## Source text
+ + + + +

Val Thorens’ ski area fans out over seven distinct sectors, including the mostly blue-classified slopes of the Col de la Chambre, where links towards Meribel-Mottaret and Les Menuires are situated. The high Peclet sector directly above Val Thorens, offers a handful of nice long reds plus a glacial black, while the narrow Pointe de Thorens sector at the head of the valley provides access to epic off-piste routes but also has a lovely long red-into-blue cruise back towards resort.
The principal twinned Rosael and Cime de Caron sectors form the bulk of the area, filled with wide high-altitude blues and reds plus some testing mogulled blacks. The ‘fourth valley’ sector of Orelle, over the watershed in the Maurienne Valley beyond the col de Rosael, boasts the highest lift-served point in the entire Three Valleys; and finally the usually quieter Boismint sector that overlooks the Vallon du Lou and runs down to Plan de l’Eau at 1800m, the lowest point in the Val Thorens ski area.
The three Glaciers, that form the crown of VT-snow bowl, comprise Glacier de Peclet which is at an altitude of 3100m, the Glacier de Thorens at an elevation of 3130m and the Glacier de la Pointe Renod at 3230m. The tops of these glacier runs offer either red or black runs down from the top, however, there are easily accessible blue runs which run down from about the halfway mark on all of them.
Val Thorens ski resort is not only the highest village in France’s famous -600km- Trois Vallées linked ski area, it’s also the highest ski resort in Europe; snow conditions are very reliable throughout a long season. SkiWeather.eu ranks Val Thorens among the best destinations in Europe for that matter. Val Thorens welcomes a whopping 6 to 10 meter of snow during the winter season and its altitude means its much less affected by mid-season thaws, too. Val Thorens’ ski area is comprised of the highest and most reliably snow-sure sectors in France and makes for a superb late or early season skiing destination. In fact, Val Thorens is so sure that their resort will have snow from November to May, that they have a Snow Ski Pass Guarantee!
Where to party
Val Thorens is an après heavyweight. The après-ski in Val Thorens is considered the best in France. So, you can already start in the afternoon on the terrace of La Folie Douce, near the top station Plein Sud, where DJs play excellent music which often creates a huge party. Especially on sunny days when the south-facing, sun-drenched mega-terrace is filled with an enthousiastic crowd. Across the mountain and served by a gentler green run down into the village lies 360 Bar, La Folie’s’ lesser known but equally enthusiastic counterpart. In town you will find many après-ski venues including the famous Le Monde, where everyone is whipped up with party music. A very nice pub next door is the Snesko, there is always live music here. Furthermore, there are plenty of small bars where you can have a nice drink and want to continue for a while. Towards the early hours, Club Malaysia -which is located underground- will get you a worthy end of your party.

+ + + + +

## Given material
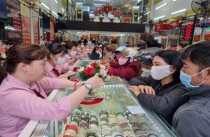 Người dân mua vàng tại cửa hàng vàng Kim Khánh - Việt Hùng (đường Âu Cơ, quận Liên Chiểu, TP. Đà Nẵng).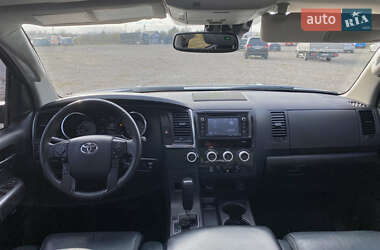 Внедорожник / Кроссовер Toyota Sequoia 2019 в 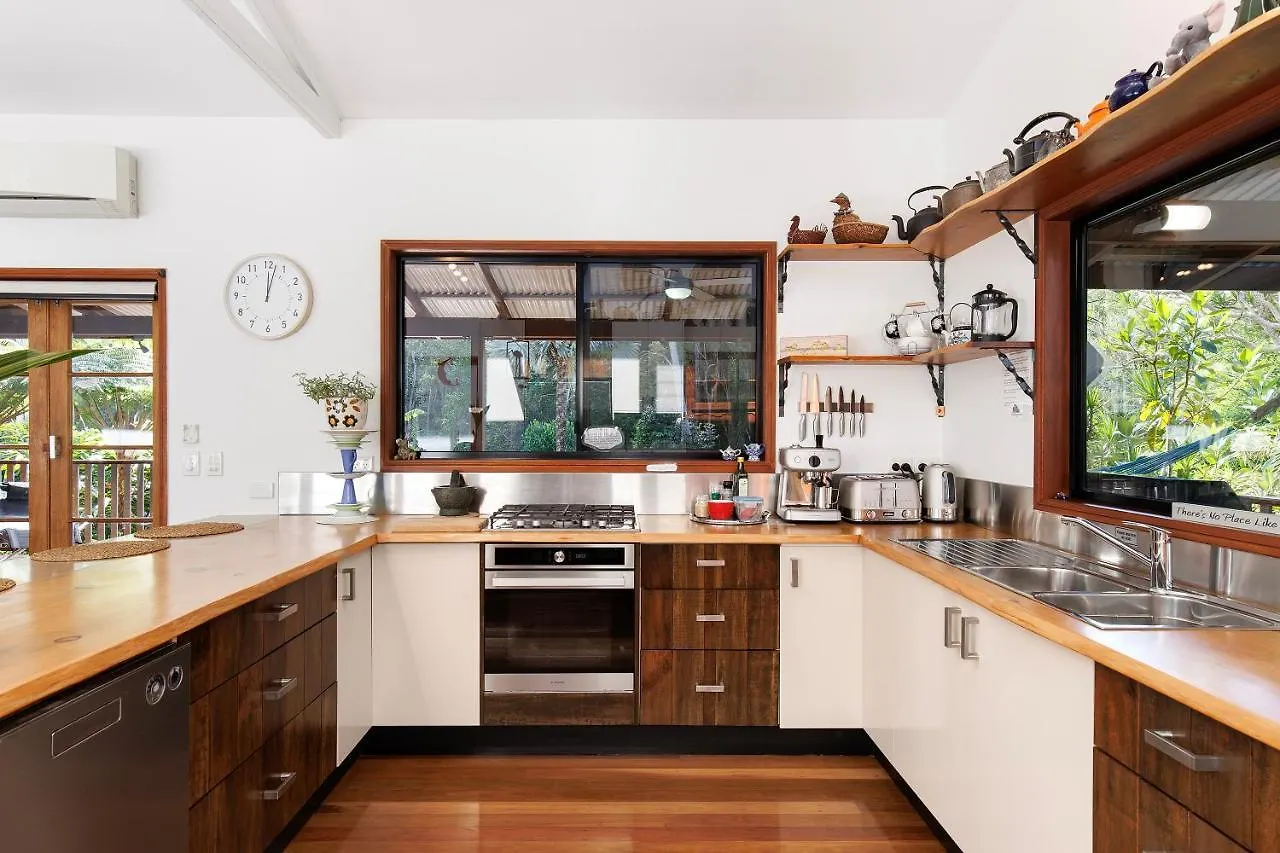 Eclectic Oasis In Doonan, Sunshine Coast Villa Holiday home Doonan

+ + + + +

## Problem set
A) Print everything from "Val Thorens’ ski area fans" down to "back towards resort." in the text on the Val Thorens ski area.
B) Using the text on the Val Thorens ski area, explain why the resort is well suited to skiing early or late in the season.
C) According to the text on the Val Thorens ski area, what is the lowest point in that ski area, and at what altitude does it lie?

## Answers per task
A)
Val Thorens’ ski area fans out over seven distinct sectors, including the mostly blue-classified slopes of the Col de la Chambre, where links towards Meribel-Mottaret and Les Menuires are situated. The high Peclet sector directly above Val Thorens, offers a handful of nice long reds plus a glacial black, while the narrow Pointe de Thorens sector at the head of the valley provides access to epic off-piste routes but also has a lovely long red-into-blue cruise back towards resort.

B) Its altitude means it is much less affected by mid-season thaws. Its ski area is made up of the highest and most reliably snow-sure sectors in France.

C) Plan de l'Eau, at 1800m.